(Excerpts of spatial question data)
--- begin ---

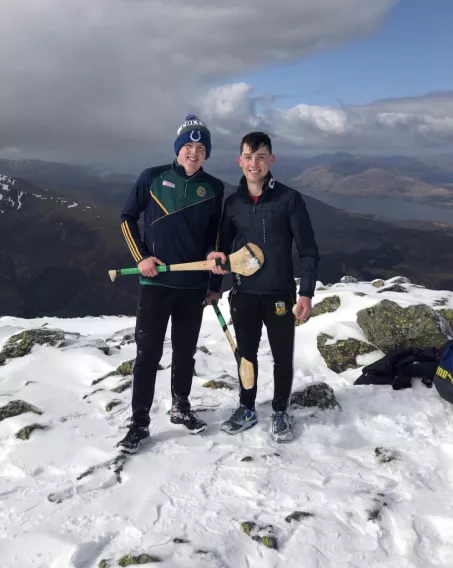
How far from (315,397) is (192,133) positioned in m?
4.43

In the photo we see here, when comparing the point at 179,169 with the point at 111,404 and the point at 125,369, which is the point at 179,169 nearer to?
the point at 111,404

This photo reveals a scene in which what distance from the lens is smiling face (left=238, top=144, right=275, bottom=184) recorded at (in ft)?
17.8

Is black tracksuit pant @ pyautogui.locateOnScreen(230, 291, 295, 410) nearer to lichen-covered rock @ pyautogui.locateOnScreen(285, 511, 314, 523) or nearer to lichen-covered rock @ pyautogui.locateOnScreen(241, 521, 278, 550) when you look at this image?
lichen-covered rock @ pyautogui.locateOnScreen(285, 511, 314, 523)

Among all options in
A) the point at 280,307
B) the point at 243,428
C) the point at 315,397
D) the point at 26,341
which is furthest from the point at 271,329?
the point at 26,341

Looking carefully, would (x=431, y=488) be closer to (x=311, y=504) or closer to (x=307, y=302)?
(x=311, y=504)

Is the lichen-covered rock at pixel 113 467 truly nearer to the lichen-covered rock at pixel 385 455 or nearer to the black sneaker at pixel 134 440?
the black sneaker at pixel 134 440

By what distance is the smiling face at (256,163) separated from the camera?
5414 millimetres

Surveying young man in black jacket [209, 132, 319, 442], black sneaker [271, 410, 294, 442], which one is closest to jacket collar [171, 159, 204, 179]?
young man in black jacket [209, 132, 319, 442]

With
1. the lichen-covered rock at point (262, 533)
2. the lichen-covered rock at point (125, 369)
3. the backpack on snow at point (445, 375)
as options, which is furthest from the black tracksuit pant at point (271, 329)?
the lichen-covered rock at point (125, 369)

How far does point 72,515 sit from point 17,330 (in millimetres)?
10006

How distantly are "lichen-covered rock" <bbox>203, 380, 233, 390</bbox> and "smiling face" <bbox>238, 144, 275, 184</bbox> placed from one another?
3965mm

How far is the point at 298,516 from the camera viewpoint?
433 cm

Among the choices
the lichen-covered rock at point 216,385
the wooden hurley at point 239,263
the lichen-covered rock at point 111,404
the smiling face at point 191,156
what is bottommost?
the lichen-covered rock at point 111,404

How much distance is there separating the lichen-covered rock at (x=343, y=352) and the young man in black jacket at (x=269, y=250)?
12.0ft
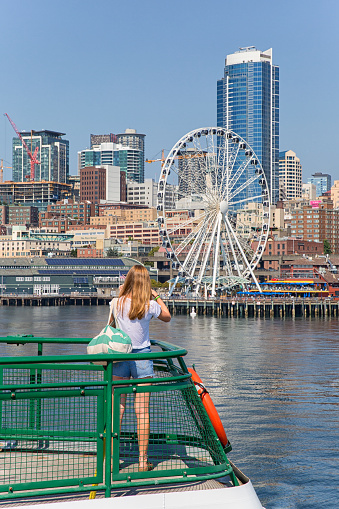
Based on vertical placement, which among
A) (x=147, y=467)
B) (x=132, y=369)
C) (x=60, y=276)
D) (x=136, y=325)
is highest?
(x=136, y=325)

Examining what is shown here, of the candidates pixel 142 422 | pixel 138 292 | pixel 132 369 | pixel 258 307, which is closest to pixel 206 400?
pixel 142 422

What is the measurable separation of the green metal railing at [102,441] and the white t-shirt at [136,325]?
298 millimetres

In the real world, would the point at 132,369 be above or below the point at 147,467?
above

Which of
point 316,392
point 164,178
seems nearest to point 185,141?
point 164,178

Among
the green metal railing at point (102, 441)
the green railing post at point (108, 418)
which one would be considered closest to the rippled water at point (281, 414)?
the green metal railing at point (102, 441)

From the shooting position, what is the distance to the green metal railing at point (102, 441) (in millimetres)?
6574

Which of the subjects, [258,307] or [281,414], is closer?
[281,414]

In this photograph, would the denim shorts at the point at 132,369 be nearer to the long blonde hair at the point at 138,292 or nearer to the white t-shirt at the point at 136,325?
the white t-shirt at the point at 136,325

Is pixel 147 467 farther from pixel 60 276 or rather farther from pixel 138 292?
pixel 60 276

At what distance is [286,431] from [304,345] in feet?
106

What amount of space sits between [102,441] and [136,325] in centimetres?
138

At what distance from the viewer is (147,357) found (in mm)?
6863

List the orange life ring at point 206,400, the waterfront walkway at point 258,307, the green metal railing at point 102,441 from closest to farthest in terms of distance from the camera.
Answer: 1. the green metal railing at point 102,441
2. the orange life ring at point 206,400
3. the waterfront walkway at point 258,307

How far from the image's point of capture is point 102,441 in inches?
269
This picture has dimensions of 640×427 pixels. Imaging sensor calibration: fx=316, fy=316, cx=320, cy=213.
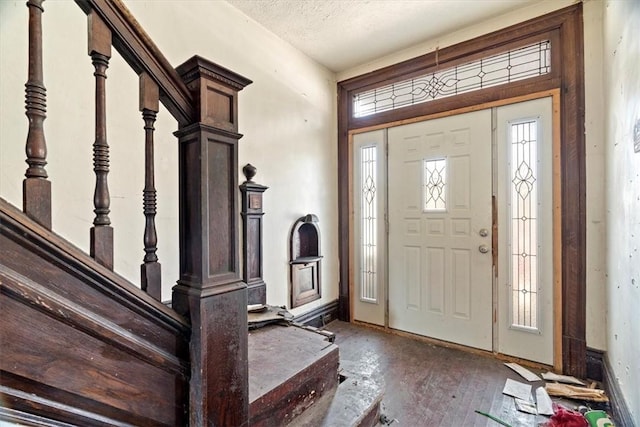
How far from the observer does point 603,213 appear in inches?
85.5

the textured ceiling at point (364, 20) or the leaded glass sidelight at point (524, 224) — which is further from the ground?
the textured ceiling at point (364, 20)

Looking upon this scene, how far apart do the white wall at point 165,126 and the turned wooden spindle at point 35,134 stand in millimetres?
938

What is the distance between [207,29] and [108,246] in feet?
6.39

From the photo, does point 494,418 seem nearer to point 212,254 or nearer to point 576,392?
point 576,392

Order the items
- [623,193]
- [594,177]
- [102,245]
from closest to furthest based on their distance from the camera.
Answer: [102,245] < [623,193] < [594,177]

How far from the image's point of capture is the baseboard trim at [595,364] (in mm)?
2160

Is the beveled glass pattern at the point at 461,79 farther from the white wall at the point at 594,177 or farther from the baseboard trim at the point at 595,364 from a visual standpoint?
the baseboard trim at the point at 595,364

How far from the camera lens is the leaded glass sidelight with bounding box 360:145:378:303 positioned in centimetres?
327

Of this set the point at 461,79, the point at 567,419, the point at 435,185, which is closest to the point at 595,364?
the point at 567,419

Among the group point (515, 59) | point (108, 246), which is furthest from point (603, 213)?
point (108, 246)

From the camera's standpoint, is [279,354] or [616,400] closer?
[279,354]

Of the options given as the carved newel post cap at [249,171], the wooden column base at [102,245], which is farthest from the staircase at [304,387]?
the carved newel post cap at [249,171]

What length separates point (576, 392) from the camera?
2002mm

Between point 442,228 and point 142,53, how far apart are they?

--- end ---

[Work required]: From the line containing "Order the items" through the closing line of the material above, return every line exactly and omit all others.

[Result of the exercise]:
Order the items
- [623,193]
- [594,177]
- [102,245]
from closest to furthest based on their distance from the camera.
Answer: [102,245] < [623,193] < [594,177]

How far from the image's point of capture is the baseboard trim at [595,364] (in mm)?
2160

Is the beveled glass pattern at the point at 461,79 farther from the white wall at the point at 594,177 or farther from the baseboard trim at the point at 595,364 from a visual standpoint?
the baseboard trim at the point at 595,364

How far from the camera lens is the leaded glass sidelight with bounding box 360:145:378:303 positioned in centimetres?
327

Of this set the point at 461,79, the point at 567,419, the point at 435,185, which is closest to the point at 595,364?
the point at 567,419

Among the group point (515, 59) | point (108, 246), which is furthest from point (603, 213)?
point (108, 246)

From the camera's standpoint, is [279,354] or [616,400] closer?
[279,354]

Of the options given as the carved newel post cap at [249,171], the wooden column base at [102,245], which is farthest from the staircase at [304,387]?
the carved newel post cap at [249,171]

What length separates point (576, 392) from the camera?
2002mm

Between point 442,228 and point 142,53, how far apart are they?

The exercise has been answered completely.